The Reds pulled out their lotto-ticket Friday night and scratched away the ticket's dull gray covering. The found a hit, an RBI and a run and two hits given up in 2/3 rds of an inning.

Overall, the Nats' lost their dollar and the Reds won back fifty cents. Not much of a return on an eight-player trade.

From Washington's perspective, Austin Kearns and Felipe Lopez looked tired, uncomfortable and bewildered -- perhaps even a bit upset. They had less than 24 hours to report to Pittsburgh and put on a Nationals' uniform. They looked as if they were unready to play baseball. Although Felipe Lopez said he wasn't surprised by the trade (it's a business .... blah blah), Austin Kearns was devastated. He and fellow outfielder Adam Dunn had been roomates since their early days in the Reds' organization and are the best of friends. Compound that with the fact that the players were traded from a team with both their new owner and new stadium in place as well as an excellent chance to win the wild-card, and it's understandable why neither player seems particularly interested in becoming part of the body-politic that is Washington D.C.

Royce Clayton, Billy Bray and Gary Majewski, on the other hand, are elated to be leaving Washington for the pennant race in Cincinnati.
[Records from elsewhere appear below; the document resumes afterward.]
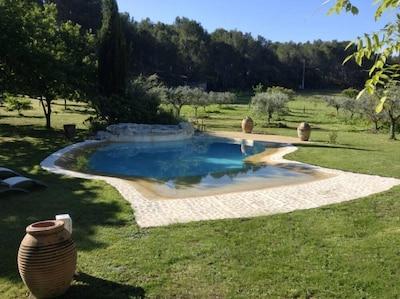 bordas de piscina em natural arborizado 15 000m2 de jardim, prados com cavalos .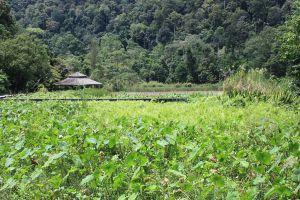 Thale-Ban-National-Park-Satun-Thailand-05.jpg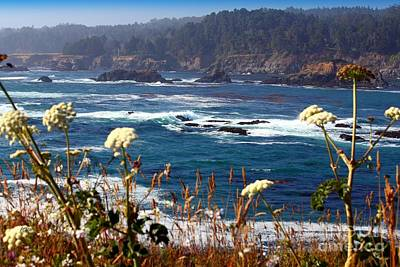 Photograph - Coastal Beauty by Patrick Witz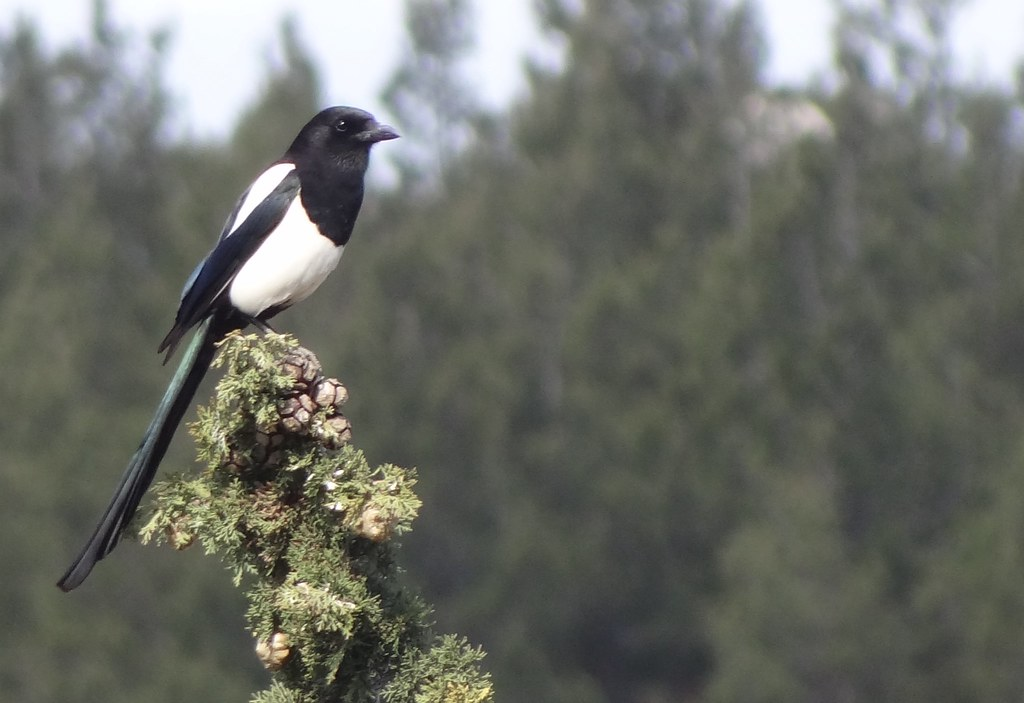 common magpie France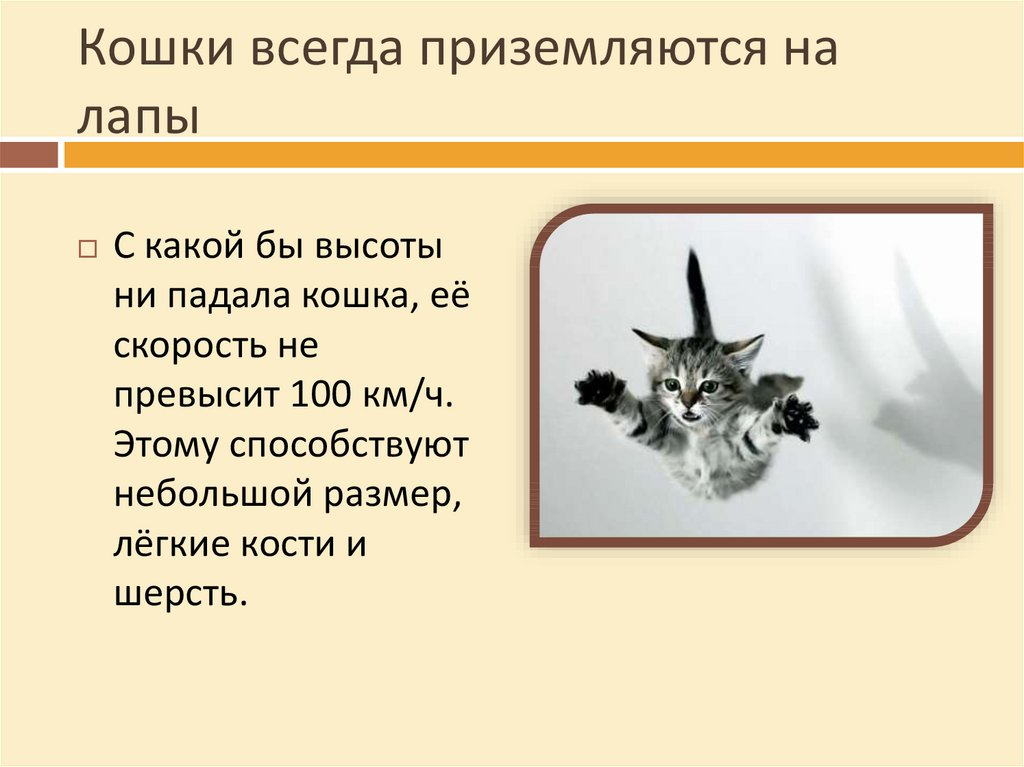 У кошки отнимаются лапы: симптомы и причины, первая помощь, 3 метода лечения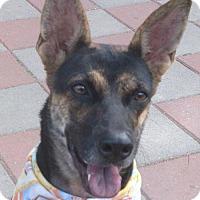 Adopt A Pet :: Merry - San Francisco, CA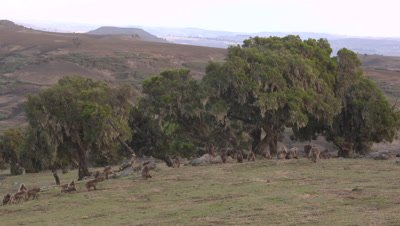 Gelada herd,distant wide shot,males running and fighting
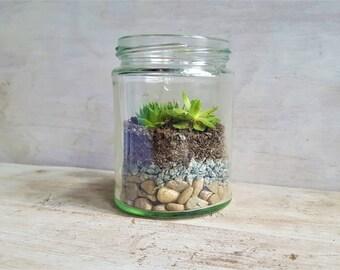 D.I.Y Terrarium / Sempervivum / Succulent gifts / wedding favours
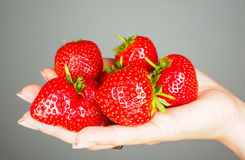 Hand full of big red fresh ripe strawberries towards gray. Hand full of big red fresh ripe strawberries isolated towards gray colored backdrop Stock Photos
The players boarded a "puddle jumper" for the trip to Cincinnati, arriving shortly before the team took the field at the Great America Ballpark. Clayton said he was "delighted" about the trade. "A big part of the reason I'm still playing is chasing that dream of playing in the World Series," Clayton said. "Hopefully, I'll be that piece that fits into this puzzle that has already been built here and help win a championship." I'm happy for the three of them. They gave the Nationals their very best.

The more I think about the trade, the more I am of the opinion that, while the Nationals certainly got more talent than it gave up, it wasn't a "steal" for Washington. A steal is when one team is inherently better than the other after the trade. Certainly, the Nationals are much better than they were, but so are the Reds. Unlike Washington, Cincinnati has a fairly deep minor league system and can replace Kearns with enough quality that his bat won't be missed. Having watched Felipe Lopez play one game, it's obvious that Royce Clayton was just as capable of going 0-4 with an error. Sure, Clayton doesn't have Lopez' range but he is more sure-handed with his throws and will give up fewers unearned runs that will Lopez. With a stronger bullpen (especially with the addition of Seattle's Eddie Guardado), Cincinnati is a stronger team than it was 48 hours ago.

And so are the Nationals. Ergo, the trade was good for both teams, and not a steal for the Nationals as it was initially described.

Short term, the troika of Majewski, Bray and Clayton are much happier than are Kearns and Lopez. Long term, however, the newest Nationals will be the happiest. Because of Cincinnati's mid-market status, they will always have payroll and player retention problems to deal with. If Stan Kasten and Jim Bowden "do it right," the Nationals will have more money, meaning more chances for success in October.